Matt Pfahlert, co-founder and chief executive officer of the Australian Centre for Rural Entrepreneurship, prefaced his keynote address on day two of the summit by stating that Australia has some catching up.
“It just warms my heart to come here and have my cup filled that what you have in terms of the engagement with government is possible for us too,” he said.
“We’re here to talk about community-led rejuvenation, and really it’s a concept still in our country, and what we’re doing is just building out proof points for it because it’s a bit scary for people, particularly government, needing to let go.”
“We know that our institutions, our governments and our well-meaning corporations have been good at solving complicated problems when there is one solution that is known, but what do we do when there are five or ten levers that we need to activate simultaneously?” he said.
Building trusting relationships grounded in the local context is vital to the future well-being of communities, particularly in rural settings far from the halls of power, Pfahlert explained.
“What this is all about — community-led — is all about going, ‘Well, let’s just stop this dependency mindset,’” he said.
“How do we make it easy for government to deal with us, how do we de-risk it, and how do we just crack on — we find ourselves on the receiving end of having to compete for scraps, and it’s exhausting and fatiguing, and it’s traumatizing.”
He said Pfahlert’s Shangri-La exists where social enterprise is entirely unremarkable because everyone is doing it.
“That’s the model that puts people and the planet in front of person and profits.”
Beatrice Alain, executive director of Chantier de l’Économie Sociale, beamed into the summit via video conference on the third day and spoke candidly about Quebec’s experience building the social impact ecosystem.
Alain described how collective enterprises — enterprising non-profits and co-operatives — have been an important part of Quebec’s economic, social and territorial development history.
“Often, the community would come together to do things that the state or the market is not serving — to maintain pertinent services or redevelop certain areas,” she said. “I think that’s the case in many different parts of Canada, particularly rural development.”
The executive director pointed out the social economy involves very different people in managing enterprises than private enterprises, so different outcomes result.
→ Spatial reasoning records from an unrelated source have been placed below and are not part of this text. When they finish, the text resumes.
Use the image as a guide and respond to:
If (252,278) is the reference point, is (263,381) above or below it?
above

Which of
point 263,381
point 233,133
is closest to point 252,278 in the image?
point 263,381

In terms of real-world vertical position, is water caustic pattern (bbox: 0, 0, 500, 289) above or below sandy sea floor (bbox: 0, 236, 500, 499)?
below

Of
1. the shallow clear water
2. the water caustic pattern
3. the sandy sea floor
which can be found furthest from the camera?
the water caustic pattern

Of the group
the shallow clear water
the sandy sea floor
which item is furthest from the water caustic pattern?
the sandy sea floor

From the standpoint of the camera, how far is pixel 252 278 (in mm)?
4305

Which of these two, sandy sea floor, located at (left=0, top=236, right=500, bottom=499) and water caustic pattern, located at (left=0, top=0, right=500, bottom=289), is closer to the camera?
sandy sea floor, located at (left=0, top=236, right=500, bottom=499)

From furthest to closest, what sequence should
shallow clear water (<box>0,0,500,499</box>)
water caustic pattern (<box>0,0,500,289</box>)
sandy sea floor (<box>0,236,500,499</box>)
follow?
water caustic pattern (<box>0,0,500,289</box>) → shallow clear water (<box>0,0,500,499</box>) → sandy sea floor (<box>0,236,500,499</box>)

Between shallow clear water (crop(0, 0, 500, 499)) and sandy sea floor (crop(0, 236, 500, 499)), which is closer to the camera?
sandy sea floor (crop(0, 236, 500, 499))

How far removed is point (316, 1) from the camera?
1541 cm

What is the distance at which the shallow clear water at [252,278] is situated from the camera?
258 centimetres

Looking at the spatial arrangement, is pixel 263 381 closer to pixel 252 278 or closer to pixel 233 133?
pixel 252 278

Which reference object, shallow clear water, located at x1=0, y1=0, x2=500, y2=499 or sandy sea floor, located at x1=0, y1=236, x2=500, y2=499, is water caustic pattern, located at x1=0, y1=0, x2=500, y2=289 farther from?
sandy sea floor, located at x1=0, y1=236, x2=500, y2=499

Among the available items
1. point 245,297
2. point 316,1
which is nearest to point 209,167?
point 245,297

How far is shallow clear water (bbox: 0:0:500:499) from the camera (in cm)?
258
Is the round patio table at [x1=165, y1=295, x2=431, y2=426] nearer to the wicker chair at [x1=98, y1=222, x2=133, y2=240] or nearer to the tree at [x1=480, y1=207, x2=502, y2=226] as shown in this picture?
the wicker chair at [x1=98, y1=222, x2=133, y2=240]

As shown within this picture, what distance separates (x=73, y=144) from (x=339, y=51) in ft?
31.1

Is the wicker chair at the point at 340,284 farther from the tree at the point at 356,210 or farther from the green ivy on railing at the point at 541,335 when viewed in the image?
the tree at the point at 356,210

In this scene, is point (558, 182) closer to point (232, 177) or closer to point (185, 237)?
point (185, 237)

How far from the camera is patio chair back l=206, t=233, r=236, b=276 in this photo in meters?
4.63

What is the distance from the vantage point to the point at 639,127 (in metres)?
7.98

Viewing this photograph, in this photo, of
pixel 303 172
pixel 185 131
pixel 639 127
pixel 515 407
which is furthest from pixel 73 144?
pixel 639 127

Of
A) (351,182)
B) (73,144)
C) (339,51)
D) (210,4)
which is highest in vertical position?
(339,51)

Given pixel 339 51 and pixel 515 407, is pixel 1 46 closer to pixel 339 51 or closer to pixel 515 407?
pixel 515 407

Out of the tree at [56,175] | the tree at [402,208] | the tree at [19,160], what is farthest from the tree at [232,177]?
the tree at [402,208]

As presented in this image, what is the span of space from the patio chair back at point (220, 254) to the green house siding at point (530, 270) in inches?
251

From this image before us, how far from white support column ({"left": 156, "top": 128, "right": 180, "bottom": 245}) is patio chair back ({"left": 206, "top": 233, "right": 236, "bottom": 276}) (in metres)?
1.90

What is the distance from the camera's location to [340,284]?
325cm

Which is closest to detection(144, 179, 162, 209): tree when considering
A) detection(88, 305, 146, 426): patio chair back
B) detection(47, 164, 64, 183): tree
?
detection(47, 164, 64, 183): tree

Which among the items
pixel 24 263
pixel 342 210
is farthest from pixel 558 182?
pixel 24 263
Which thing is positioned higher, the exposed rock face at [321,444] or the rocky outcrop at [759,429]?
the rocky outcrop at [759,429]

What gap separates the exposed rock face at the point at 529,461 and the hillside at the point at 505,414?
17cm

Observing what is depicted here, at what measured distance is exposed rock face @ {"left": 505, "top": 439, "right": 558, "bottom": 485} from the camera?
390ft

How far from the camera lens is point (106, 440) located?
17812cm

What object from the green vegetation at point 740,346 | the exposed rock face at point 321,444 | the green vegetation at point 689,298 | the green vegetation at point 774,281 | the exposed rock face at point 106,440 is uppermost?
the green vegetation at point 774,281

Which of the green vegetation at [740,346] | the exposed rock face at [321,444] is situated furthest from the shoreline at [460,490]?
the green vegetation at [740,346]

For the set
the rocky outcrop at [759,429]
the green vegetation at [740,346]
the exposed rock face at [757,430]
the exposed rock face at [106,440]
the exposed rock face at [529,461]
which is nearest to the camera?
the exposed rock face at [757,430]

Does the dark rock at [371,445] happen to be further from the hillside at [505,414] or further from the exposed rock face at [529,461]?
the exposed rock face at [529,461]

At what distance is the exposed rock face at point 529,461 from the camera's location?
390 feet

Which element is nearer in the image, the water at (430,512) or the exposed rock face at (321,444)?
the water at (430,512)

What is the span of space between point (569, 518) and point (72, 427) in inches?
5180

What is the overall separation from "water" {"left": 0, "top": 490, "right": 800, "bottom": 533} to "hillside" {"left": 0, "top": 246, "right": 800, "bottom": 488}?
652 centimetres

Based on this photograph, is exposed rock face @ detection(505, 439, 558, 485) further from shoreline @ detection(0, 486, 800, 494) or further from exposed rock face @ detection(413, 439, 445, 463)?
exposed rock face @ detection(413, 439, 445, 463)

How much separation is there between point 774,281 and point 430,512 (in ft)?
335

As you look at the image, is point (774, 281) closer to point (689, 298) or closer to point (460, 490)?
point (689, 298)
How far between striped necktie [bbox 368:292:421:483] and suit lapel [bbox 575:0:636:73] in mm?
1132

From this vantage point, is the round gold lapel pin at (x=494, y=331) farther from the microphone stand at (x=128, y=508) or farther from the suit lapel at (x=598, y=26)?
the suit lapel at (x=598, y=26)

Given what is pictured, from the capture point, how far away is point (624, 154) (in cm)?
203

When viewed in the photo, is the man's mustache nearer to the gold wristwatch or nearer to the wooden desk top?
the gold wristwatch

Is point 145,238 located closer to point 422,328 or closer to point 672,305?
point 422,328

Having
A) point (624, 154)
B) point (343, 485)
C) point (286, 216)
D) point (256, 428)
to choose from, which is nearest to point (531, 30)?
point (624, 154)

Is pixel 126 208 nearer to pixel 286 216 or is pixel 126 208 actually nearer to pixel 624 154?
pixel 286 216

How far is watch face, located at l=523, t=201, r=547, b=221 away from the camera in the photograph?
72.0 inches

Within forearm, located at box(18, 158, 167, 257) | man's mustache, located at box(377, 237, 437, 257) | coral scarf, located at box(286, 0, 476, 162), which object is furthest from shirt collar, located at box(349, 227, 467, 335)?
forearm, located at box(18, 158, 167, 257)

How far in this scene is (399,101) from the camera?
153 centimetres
“They make more innovative choices, which makes them both more resilient and have more impact in the community,” Alain said. “But also sometimes [they are] more complicated to fit within government policy or financing available at the corner bank.”
A hypothetical example of a food bank that also operates a restaurant and a catering service whose profits are reinvested back into the food bank highlights the difficulty some enterprises face when trying to fit into existing programs or financing schemes, she said.
“These enterprises have a higher survival rate than private enterprises,” Alain said. “We’ve talked sometimes about ‘too big to fail’; these are ‘too important to fail’ — when you meet defined needs by the community and when you’re supported by community, that community oftentimes finds ways for you to survive through thick and thin.”